NASHVILLE, Tenn. – Richland Ventures, an investor in the health-care, media, entertainment and information services sectors, held a $200 million final close on Richland Ventures III, above its $150 million target.
The fund was launched in January and held a first close in late May on $92 million, followed by a second close on $120 million in early July.
New limited partners include the Washington State Investment Board, United Airlines, the Los Angeles City Employees Retirement System (LACERS) and the State of Iowa Public Employees Retirement System.

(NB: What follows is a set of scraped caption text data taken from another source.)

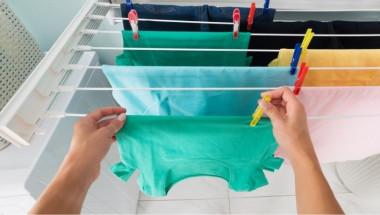 Защо никога не трябва да сушите дрехи в стаята?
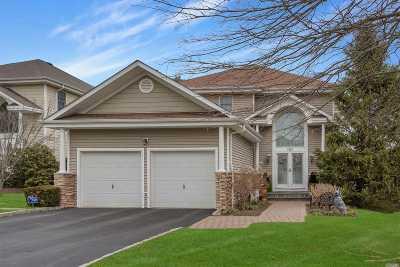 Smithtown Single Family Home For Sale: 99 Redan Dr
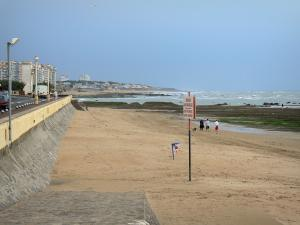 Les Sables-d'Olonne - Sandy beach, cliffs, walk, buildings and houses of the seaside resort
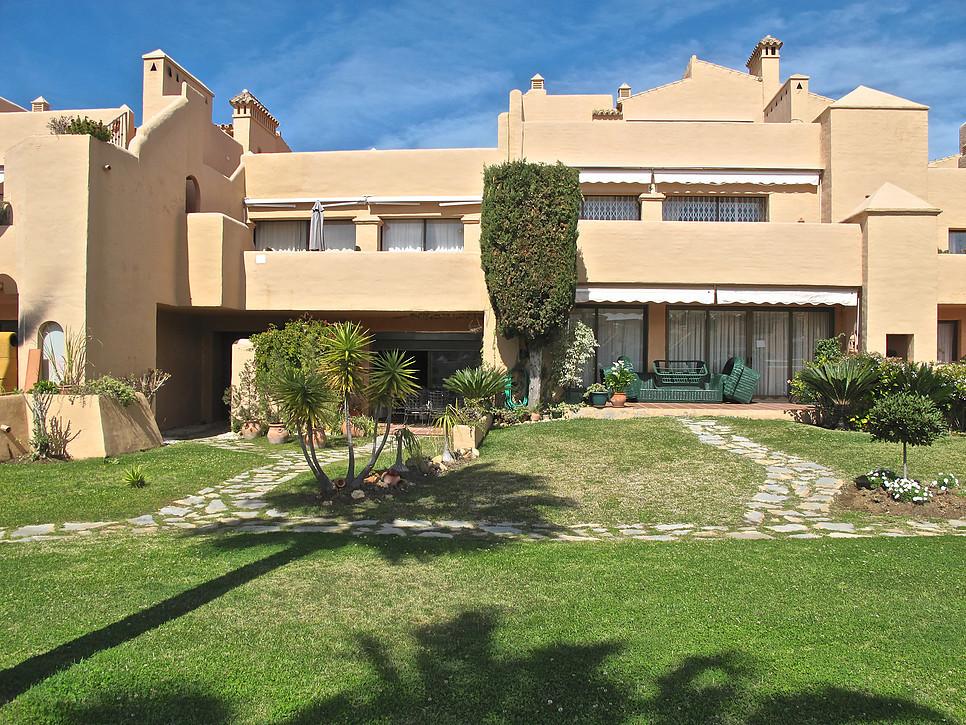 Marbella Banus Apartamento en Venta en Atalaya – R2841422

Delta Air Lines, which has invested in all previous Richland Ventures vehicles, returned for Fund III.
“We expect to put Richland Ventures III to bed in three to five years with 15 to 18 investments,” Partner Pat Ortale said, adding that the firm recently invested $10 million in TriVergent Communications Inc., leading the DSL telecommunications company’s $52 million round of venture financing.
Most of Richland’s portfolio companies are located in the Southeastern and Southwestern United States, but the firm also will consider Midwest deals. Richland has an even balance between post-seed and expansion-stage companies, with an average deal size ranging between $5 million and $15 million.

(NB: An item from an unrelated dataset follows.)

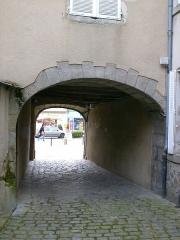 Ancien Présidial -  Guéret - Porche d'accès de l'Ancienne Mairie à la Place du Marché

Portfolio companies include AccentHealth, @plan Inc., ClearVision Laser Centers, First Insight Corp., Network One, Greenberg News Networks, Harmony Health Plan of Illinois Inc. and Mattress Giant Corp.
The firm’s first vehicle, Richland Ventures I, wrapped in March 1994 on $50 million, while Richland Ventures II closed on $90 million in October 1996. Ortale, Jack Tyrell and John Chadwick are the firm’s partners, and Mark Isaacs and Patrick Hale are associates.